It’s like a flash sale for designer clothes, but you wear it for the rest of your life.
The popularity of tattoo flash days, events where tattoos are sold first-come-first-serve at a discounted price, follows the growth of the tattoo industry. The Harris Poll found that in the U.S. 30 percent of adults had a least one tattoo in 2015. And a IBISWorld market research report estimated the industry will grow to $1.1 billion by the year 2020—an over 400 million dollar increase. Tattoo flash days are not only a way to draw in more traffic, but a way for customers to get a chance to collect tattoos from prominent tattoo artists, who can be booked for months or even years.
The shop is covered in art. Taxidermy foxes guard the door.

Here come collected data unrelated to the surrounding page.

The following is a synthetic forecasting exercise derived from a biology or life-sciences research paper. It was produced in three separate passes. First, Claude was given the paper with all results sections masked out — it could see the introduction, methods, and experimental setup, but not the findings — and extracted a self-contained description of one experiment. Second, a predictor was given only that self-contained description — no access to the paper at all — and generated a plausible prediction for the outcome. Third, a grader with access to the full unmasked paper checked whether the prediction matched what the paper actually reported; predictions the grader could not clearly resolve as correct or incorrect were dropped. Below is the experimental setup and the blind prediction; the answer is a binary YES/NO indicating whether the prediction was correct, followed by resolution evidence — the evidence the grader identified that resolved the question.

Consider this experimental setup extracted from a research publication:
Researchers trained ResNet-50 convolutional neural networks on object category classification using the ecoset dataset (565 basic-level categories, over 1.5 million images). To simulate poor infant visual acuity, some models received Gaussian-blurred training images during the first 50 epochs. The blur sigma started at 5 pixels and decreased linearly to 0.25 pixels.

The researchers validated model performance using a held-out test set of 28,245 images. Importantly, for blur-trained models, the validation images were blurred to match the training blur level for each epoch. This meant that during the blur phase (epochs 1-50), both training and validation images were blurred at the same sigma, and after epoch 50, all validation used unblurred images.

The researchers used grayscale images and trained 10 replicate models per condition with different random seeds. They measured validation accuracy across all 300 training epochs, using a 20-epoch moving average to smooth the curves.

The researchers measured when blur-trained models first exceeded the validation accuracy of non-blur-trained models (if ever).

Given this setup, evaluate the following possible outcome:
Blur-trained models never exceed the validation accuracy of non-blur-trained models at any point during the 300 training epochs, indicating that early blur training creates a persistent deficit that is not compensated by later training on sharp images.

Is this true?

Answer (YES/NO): NO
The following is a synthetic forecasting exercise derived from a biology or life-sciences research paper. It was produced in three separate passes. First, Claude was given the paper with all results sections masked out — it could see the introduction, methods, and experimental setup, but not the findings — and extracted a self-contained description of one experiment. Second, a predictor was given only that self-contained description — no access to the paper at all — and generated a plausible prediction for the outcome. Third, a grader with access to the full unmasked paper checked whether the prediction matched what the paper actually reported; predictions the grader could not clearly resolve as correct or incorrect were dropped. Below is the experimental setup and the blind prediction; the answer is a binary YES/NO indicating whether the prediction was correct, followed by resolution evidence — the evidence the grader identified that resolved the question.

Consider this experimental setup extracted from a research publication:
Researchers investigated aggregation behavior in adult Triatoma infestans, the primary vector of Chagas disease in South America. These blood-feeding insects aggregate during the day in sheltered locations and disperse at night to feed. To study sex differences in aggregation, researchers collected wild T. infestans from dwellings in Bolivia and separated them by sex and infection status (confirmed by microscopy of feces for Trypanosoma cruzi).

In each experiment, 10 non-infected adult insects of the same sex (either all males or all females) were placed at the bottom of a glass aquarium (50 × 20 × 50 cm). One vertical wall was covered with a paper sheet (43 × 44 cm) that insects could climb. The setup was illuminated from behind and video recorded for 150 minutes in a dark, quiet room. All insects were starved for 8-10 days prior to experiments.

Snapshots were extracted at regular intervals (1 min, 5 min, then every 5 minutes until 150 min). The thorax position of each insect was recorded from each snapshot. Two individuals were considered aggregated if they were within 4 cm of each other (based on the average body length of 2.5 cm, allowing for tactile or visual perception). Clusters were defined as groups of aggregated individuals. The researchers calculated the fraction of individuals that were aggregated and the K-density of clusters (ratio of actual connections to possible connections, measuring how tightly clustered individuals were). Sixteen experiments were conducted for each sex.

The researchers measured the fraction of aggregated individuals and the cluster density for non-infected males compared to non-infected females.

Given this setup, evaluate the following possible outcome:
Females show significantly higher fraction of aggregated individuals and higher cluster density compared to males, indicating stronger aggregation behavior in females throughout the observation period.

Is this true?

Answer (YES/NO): NO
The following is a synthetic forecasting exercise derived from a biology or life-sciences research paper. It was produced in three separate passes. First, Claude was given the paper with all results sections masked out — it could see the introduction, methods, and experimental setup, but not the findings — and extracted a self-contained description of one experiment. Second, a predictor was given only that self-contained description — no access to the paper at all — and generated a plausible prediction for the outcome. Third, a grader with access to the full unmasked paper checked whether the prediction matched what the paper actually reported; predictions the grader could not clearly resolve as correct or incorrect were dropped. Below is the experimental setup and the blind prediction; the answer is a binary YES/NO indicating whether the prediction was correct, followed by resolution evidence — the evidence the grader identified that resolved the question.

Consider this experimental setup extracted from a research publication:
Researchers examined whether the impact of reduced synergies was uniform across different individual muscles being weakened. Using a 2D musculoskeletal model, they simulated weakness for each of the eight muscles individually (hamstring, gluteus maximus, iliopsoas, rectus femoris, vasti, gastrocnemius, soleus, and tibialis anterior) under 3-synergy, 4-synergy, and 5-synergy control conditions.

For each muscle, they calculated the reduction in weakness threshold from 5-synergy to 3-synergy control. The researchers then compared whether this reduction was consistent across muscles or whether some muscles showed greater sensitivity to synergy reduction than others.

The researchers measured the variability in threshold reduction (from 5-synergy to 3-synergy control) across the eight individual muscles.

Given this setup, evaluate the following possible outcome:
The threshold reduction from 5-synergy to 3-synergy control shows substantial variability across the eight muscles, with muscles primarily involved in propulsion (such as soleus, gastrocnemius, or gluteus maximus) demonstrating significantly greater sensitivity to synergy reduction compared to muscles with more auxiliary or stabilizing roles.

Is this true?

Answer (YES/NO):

The last flash day she put on was on Easter Sunday. She drew the designs the night before, and posted her results, known as a “Flash Sheet” on Instagram. She has over 52,000 followers. The sheet was full of whimsical bunnies and chicks. Her hourly rate is $300, but for this flash day each tattoo on the sheet is priced at $160 apiece. Hours before the event started, a line formed from the door to the end of the block.
Rachel Li from Queens and a friend got in line six hours early to make it first in line.
“We’ve been to other flash events where we’ve been beaten by other people,” she said. “The last flash event we went to together, there was a group of three that got here at five in the morning.”
A flash sheet by Rachel Hauer, tattoo artist at East River Tattoo in Greenpoint, Brooklyn.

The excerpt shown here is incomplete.